- Lohara لوہارا Location within Punjab, Pakistan Lohara لوہارا Location within Pakistan
- Coordinates: 32°22′19″N 75°02′02″E﻿ / ﻿32.37194°N 75.03389°E
- Country: Pakistan
- Province: Punjab
- District: Narowal
- Tehsil: Zafarwal
- Elevation: 236 m (774 ft)
- Time zone: UTC+5 (PST)

= Lohara, Punjab =

Village in Punjab, Pakistan

Lohara is a village in Zafarwal Tehsil, Narowal District of Punjab province of Pakistan. It is in the Basantar River Valley, west of the river on the Darmaan-Shakargarh Road from Shakargarh to Zafarwal. Lohara is located northeast of Zafarwal, one kilometre east of the village of Hamral and 3.5 km west of the village of Nahr.

==History==

The area around Lohara was incorporated within the Durrani Empire about 1747. It was briefly part of the Maratha Empire from 1758 to 1761, when it was retaken by the Durrani. In 1798, it was transferred to Ranjit Singh of Kashmir, along with what was to become the Narowal District and other lands, by Zaman Shah Durrani as a gift after Singh had defeated Durrani's army and conquered the area.

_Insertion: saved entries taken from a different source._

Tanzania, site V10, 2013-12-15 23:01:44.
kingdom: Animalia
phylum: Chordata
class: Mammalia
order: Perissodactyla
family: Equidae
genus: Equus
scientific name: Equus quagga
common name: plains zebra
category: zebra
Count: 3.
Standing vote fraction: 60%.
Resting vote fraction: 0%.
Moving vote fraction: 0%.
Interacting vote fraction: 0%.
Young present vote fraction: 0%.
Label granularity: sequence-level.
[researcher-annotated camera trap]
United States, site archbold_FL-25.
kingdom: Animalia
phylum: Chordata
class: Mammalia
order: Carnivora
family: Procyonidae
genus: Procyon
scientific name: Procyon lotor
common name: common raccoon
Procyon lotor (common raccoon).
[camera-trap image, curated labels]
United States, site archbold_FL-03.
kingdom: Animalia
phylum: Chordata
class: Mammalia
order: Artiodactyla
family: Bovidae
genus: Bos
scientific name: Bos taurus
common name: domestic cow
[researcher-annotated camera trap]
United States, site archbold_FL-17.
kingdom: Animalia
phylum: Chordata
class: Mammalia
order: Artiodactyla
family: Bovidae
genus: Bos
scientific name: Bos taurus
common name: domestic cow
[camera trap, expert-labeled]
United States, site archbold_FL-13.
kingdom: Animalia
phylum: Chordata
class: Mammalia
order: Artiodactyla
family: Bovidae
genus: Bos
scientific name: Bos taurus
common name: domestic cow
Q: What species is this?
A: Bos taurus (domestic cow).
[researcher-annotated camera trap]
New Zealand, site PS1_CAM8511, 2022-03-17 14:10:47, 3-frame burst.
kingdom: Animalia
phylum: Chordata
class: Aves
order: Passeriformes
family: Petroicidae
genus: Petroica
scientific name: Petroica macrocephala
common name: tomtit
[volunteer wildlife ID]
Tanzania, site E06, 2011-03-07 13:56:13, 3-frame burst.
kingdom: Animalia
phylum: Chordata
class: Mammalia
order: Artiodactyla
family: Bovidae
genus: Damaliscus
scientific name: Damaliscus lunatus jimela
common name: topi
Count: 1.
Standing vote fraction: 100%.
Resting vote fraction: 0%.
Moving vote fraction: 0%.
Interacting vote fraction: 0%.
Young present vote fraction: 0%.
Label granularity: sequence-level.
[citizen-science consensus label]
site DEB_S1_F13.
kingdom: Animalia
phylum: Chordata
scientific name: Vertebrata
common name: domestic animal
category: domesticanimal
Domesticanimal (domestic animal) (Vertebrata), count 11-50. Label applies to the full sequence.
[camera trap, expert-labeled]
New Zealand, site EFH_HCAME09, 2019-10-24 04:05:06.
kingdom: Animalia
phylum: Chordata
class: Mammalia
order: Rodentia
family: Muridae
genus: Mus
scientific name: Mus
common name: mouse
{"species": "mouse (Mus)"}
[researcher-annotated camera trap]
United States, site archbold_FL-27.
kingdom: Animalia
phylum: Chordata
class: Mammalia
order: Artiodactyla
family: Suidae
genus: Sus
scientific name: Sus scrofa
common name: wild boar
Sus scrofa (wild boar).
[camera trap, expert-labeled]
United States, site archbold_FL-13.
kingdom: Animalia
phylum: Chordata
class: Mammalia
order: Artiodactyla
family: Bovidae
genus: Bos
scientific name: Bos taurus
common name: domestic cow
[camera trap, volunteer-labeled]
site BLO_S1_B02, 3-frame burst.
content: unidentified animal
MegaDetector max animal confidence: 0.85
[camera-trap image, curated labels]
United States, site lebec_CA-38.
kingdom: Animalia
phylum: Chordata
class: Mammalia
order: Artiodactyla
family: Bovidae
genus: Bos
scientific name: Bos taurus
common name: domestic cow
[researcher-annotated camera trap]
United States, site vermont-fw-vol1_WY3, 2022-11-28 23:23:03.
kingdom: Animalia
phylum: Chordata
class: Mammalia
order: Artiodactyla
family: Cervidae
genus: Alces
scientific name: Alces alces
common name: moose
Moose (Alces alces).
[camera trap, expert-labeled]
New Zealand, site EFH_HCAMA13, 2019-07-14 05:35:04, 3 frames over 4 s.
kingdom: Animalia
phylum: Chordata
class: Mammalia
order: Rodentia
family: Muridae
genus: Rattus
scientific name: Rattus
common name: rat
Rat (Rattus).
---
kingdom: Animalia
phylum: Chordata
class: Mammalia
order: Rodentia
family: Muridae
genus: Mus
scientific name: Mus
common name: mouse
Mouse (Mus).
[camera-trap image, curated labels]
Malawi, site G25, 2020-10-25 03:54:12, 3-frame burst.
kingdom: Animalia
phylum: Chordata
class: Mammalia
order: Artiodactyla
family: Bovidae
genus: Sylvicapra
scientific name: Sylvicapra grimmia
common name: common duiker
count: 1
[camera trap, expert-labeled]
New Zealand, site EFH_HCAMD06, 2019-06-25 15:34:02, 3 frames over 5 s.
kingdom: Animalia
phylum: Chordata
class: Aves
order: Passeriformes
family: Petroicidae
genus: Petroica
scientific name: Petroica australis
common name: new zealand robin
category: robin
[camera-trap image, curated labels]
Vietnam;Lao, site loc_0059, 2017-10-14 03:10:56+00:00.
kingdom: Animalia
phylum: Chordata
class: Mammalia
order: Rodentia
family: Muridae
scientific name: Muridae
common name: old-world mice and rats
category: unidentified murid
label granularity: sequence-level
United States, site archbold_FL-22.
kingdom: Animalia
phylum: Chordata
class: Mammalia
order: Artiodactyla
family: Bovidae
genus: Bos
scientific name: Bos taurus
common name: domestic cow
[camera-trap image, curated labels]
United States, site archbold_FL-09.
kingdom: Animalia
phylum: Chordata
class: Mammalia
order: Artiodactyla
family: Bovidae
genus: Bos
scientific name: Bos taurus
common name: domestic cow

In 1821, Ranjit Singh gave administration of the Shakargarh area to Amir Singh Sandhanwalia as a jagir. When the British took over Punjab in 1848, the area was included into Gurdaspur District. In 1947, under the Radcliffe Award after the partition of India, the area was transferred to Pakistan and attached to Sialkot District. It was transferred as part of Narowal tehsil into the new Narowal District in 1991. Zafarwal tehsil was created in 2009.
Lohara has been a union council since the 2016 local bodies election.